_Trecho selecionado_.
---
Por fim, os autores do estudo ponderam que a maioria das cidades em desenvolvimento no mundo pode ganhar muito em economia de energia e em redução de emissões de gases de efeito estufa, com benefícios expressivos para a sustentabilidade global, promovendo densidades urbanas mais altas.
Qualificação do transporte coletivo é mais um desafio para diminuir a liberação de gases de efeito estufa
Os caminhos para combater a poluição do ar e reduzir as sequelas das mudanças climáticas são muitos e passam tanto pela densificação dos centros urbanos como pela melhoria dos serviços públicos de locomoção, como ônibus, trens e metrôs, ressalta artigo do Centre for Cities — um dos principais think thank voltado para aprimorar a economia dos maiores municípios e vilas do Reino Unido.
Apesar de 46% do total de CO₂ (em 2016, foram 163,5 milhões de toneladas de gás carbônico) emitido na região, que abrange Inglaterra, Escócia, País de Gales e Irlanda do Norte, ser oriundo das cidades, o laboratório de ideias enfatiza que as localidades são muito mais verdes do que se pode imaginar. Isso porque é preciso considerar que elas concentram 54% da população do Reino Unido e 59% dos empregos. Londres, Manchester e Birmingham, por exemplo, emitiram sozinhas 17% do dióxido de carbono de todo o território em 2016, sendo a capital inglesa responsável por mais da metade desse índice.
As informações fazem parte do relatório Cities Outlook 2019, feito pelo Centre for Cities, e indicam que, por pessoa, os três municípios ficaram abaixo da média nacional de emissões de gás carbônico. Ao criarem lugares mais compactos e densos, que aproximam os residentes dos empregos, as localidades conseguem ser mais eficientes que as áreas rurais e os subúrbios na liberação dessas partículas. Enquanto nas cidades a produção de CO₂ per capita foi de 4,6 toneladas anuais, nas demais regiões do Reino Unido ela foi de 6,3 toneladas por ano.
O mesmo resultado é obtido quando se compara o deslocamento nos municípios e no campo. Conforme o artigo, em 2016 o transporte emitiu 1,5 tonelada de dióxido de carbono para cada residente de centros urbanos e nos demais pontos dos quatro países foi registrado 2,5 toneladas per capita. “Localidades com menos passageiros dirigindo um carro para o trabalho tendem a ter níveis mais baixos de CO₂ emitido por habitante”, aponta o laboratório de ideias.
---
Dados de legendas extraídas
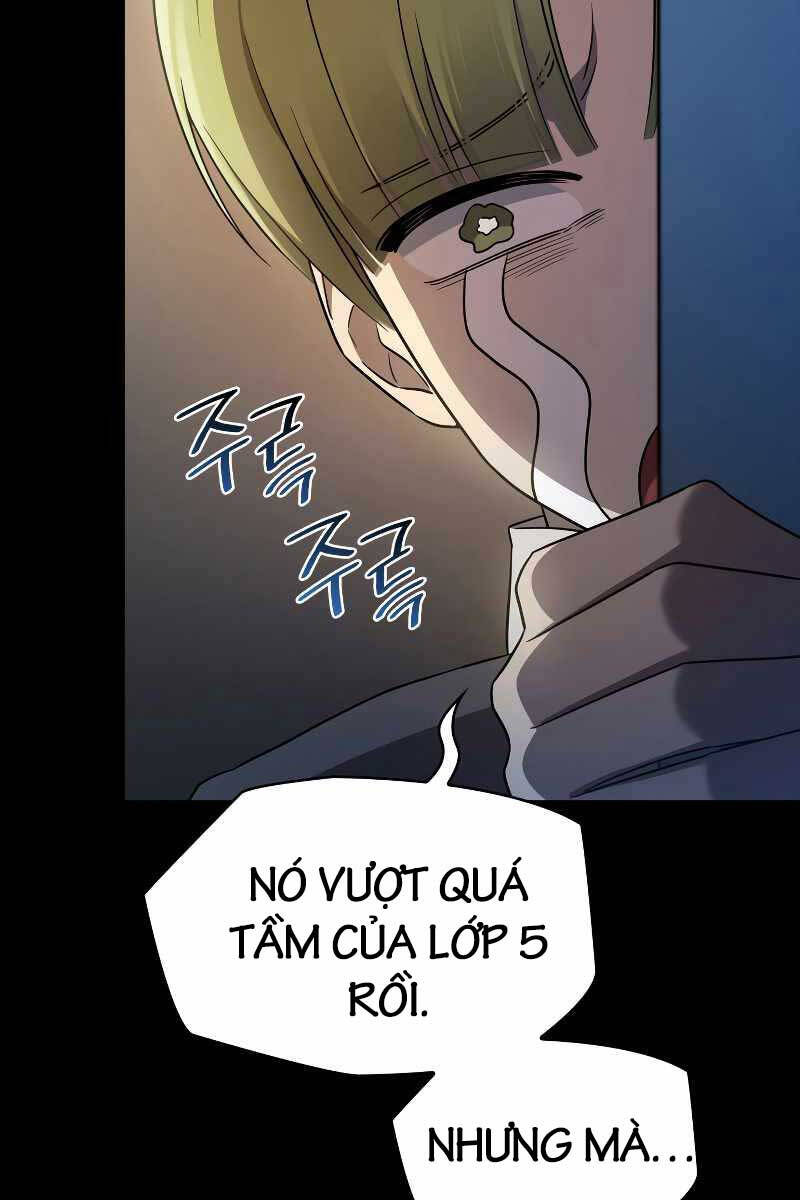 Đại Pháp Sư Toàn Năng Chap 55 - Next Chap 56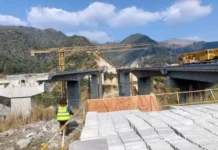 ‘जो कोहीलाई उत्साहित बनाउने फास्ट ट्र्याकको प्रगति’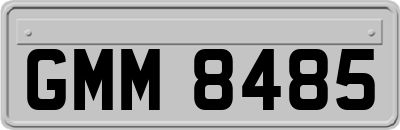 GMM8485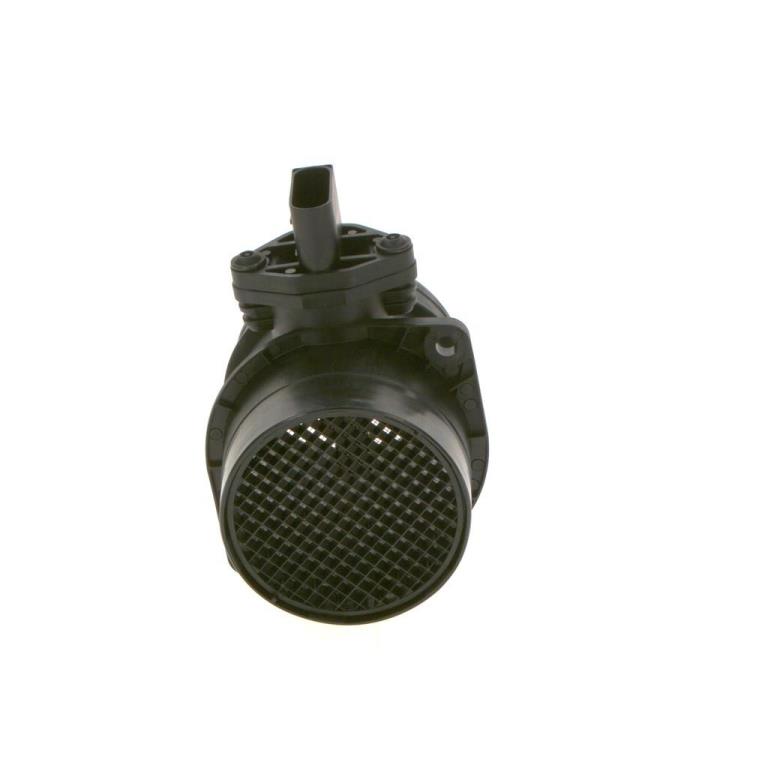 Débitmètre de masse d'air BOSCH 0 280 218 017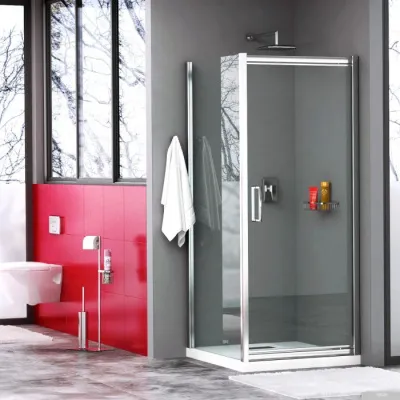 Wasserkraft Salm 27I02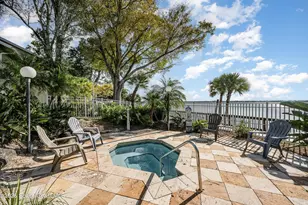 225 S Tropical Trail, Merritt Island, FL 32952 - Photo 23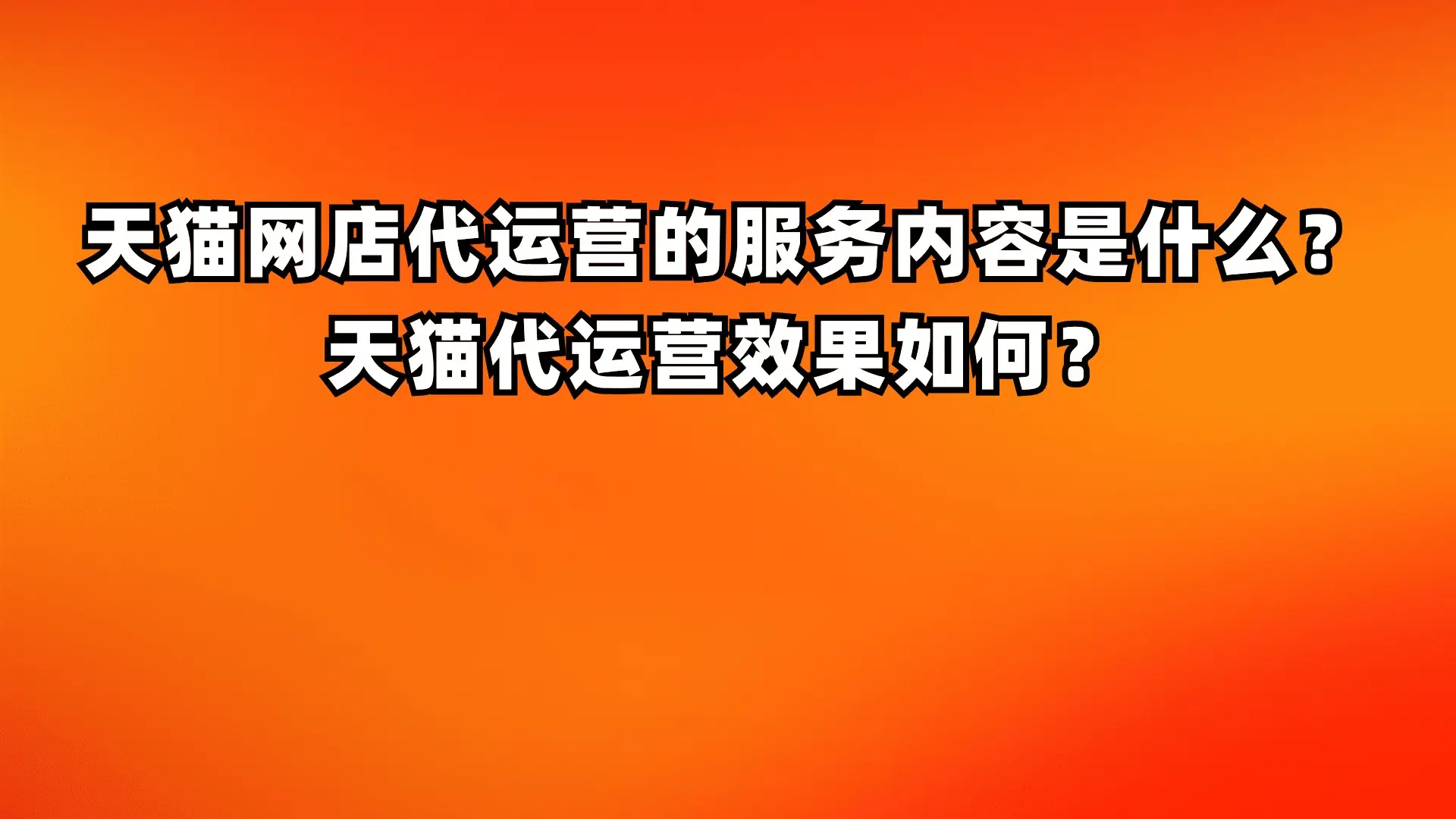 钱包客服热线什么意思_钱包客服是什么_tp钱包的客服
---
_Ordem de trabalho 1_. Liste todos os países que, conforme o trecho sobre emissões de CO₂ nas cidades, compõem a região do Reino Unido.
_Ordem de trabalho 2_. Por favor, prolongue o trecho sobre emissões de CO₂ nas cidades a partir do ponto em que ele termina.
As entradas são um material à parte, independente do trecho.

_Resultado da tarefa 1_. Inglaterra, Escócia, País de Gales e Irlanda do Norte.

_Resultado da tarefa 2_.
Nas áreas industriais também são identificadas as mesmas diferenças, com parâmetros maiores em lugares que ficam fora das cidades, consequência da transferência, nas últimas décadas, das companhias pesadas e de manufatura para longe das áreas urbanas e a sua substituição por empresas de serviços.
Para o Centre for Cities, o planejamento urbano tem um papel essencial na luta contra as mudanças climáticas e uma maneira para os municípios começarem a fazer a sua parte na redução das emissões de gás carbônico é priorizar empreendimentos mais densos vinculados a serviços de transporte coletivo eficientes.
Já em artigo publicado em 2021, o laboratório de ideias apurou que as maiores cidades do Reino Unido foram responsáveis, em 2018, pela produção de 4,3 toneladas de CO₂ per capita enquanto que as demais localidades somaram 6,6 toneladas por pessoa.
Para chegar a esse valor, foram contabilizadas as emissões nos segmentos doméstico, industrial e de transportes. Dentro desse cenário, os principais municípios liberaram per capita 1,3 toneladas de gás carbônico na área residencial em 2018, 1,6 toneladas na industrial e 1,4 toneladas com o transporte. Já no restante das regiões, os índices foram, respectivamente, 1,6 toneladas, 2,5 toneladas e 2,5 toneladas. Em comparação aos dados do documento de 2019, houve uma pequena diminuição nas cidades e um leve aumento nos outros pontos do Reino Unido.
Via Caos Planejado.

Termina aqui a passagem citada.